== TASK DETAILS ==
Rewrite everything from the line containing "Of the wooden" down to the end of the data as a Markdown table with the columns Row and Line, numbering each line and omitting blank lines.

== DATASET EXCERPTS ==
┏━━

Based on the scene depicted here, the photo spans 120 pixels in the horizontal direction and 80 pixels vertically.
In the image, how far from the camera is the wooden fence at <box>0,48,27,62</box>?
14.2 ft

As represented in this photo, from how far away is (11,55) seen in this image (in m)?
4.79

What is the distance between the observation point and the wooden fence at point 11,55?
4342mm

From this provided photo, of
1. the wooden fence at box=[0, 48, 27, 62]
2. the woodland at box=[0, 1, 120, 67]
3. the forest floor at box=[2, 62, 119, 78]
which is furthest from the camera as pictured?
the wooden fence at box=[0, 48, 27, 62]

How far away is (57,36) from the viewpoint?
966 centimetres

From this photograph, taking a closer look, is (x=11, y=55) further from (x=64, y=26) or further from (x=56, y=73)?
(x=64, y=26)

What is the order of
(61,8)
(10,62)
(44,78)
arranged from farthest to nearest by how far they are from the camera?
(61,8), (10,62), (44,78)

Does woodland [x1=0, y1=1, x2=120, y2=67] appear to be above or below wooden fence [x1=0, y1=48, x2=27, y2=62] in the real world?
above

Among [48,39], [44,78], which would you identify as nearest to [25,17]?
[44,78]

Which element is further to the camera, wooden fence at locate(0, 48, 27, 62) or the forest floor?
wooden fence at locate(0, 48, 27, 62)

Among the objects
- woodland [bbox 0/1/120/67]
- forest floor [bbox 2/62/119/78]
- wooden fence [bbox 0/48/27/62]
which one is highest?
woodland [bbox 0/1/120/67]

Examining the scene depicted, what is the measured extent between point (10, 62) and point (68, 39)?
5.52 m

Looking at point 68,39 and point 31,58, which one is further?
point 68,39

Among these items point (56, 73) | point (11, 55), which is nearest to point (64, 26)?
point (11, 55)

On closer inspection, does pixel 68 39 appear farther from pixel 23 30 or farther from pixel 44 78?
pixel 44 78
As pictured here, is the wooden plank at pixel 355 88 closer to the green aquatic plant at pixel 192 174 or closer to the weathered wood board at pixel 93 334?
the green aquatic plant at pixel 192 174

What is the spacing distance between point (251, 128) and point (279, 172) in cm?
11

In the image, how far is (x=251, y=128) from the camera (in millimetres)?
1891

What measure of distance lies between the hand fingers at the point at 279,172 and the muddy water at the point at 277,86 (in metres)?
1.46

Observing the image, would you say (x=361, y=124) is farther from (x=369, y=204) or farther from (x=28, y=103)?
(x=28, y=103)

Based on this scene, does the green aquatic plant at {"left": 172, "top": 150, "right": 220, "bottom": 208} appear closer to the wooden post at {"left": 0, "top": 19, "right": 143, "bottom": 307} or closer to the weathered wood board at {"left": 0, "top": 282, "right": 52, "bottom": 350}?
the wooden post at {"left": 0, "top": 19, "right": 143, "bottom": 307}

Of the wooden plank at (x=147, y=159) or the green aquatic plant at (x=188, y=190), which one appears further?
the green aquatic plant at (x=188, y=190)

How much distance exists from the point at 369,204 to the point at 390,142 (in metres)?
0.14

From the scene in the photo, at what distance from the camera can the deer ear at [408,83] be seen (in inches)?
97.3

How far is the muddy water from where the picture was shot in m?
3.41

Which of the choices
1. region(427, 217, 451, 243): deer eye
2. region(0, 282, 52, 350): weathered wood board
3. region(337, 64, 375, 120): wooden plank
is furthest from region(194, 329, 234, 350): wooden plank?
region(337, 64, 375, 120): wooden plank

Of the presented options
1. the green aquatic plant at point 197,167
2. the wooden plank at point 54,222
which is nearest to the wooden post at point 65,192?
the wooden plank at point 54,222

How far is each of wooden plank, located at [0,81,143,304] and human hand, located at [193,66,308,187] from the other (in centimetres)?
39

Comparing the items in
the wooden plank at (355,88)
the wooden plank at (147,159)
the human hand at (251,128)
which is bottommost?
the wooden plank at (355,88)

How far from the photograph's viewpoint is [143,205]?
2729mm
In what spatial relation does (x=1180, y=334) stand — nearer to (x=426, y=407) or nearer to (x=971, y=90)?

┗━━

== FINISHED TASK ==
| Row | Line |
|---|---|
| 1 | Of the wooden plank at (x=147, y=159) or the green aquatic plant at (x=188, y=190), which one appears further? |
| 2 | the green aquatic plant at (x=188, y=190) |
| 3 | How much distance exists from the point at 369,204 to the point at 390,142 (in metres)? |
| 4 | 0.14 |
| 5 | From the scene in the photo, at what distance from the camera can the deer ear at [408,83] be seen (in inches)? |
| 6 | 97.3 |
| 7 | How far is the muddy water from where the picture was shot in m? |
| 8 | 3.41 |
| 9 | Which of the choices |
| 10 | 1. region(427, 217, 451, 243): deer eye |
| 11 | 2. region(0, 282, 52, 350): weathered wood board |
| 12 | 3. region(337, 64, 375, 120): wooden plank |
| 13 | is furthest from region(194, 329, 234, 350): wooden plank? |
| 14 | region(337, 64, 375, 120): wooden plank |
| 15 | Of the presented options |
| 16 | 1. the green aquatic plant at point 197,167 |
| 17 | 2. the wooden plank at point 54,222 |
| 18 | which is nearest to the wooden post at point 65,192? |
| 19 | the wooden plank at point 54,222 |
| 20 | How far is each of wooden plank, located at [0,81,143,304] and human hand, located at [193,66,308,187] from the other (in centimetres)? |
| 21 | 39 |
| 22 | Comparing the items in |
| 23 | the wooden plank at (355,88) |
| 24 | the wooden plank at (147,159) |
| 25 | the human hand at (251,128) |
| 26 | which is bottommost? |
| 27 | the wooden plank at (355,88) |
| 28 | How far from the photograph's viewpoint is [143,205]? |
| 29 | 2729mm |
| 30 | In what spatial relation does (x=1180, y=334) stand — nearer to (x=426, y=407) or nearer to (x=971, y=90)? |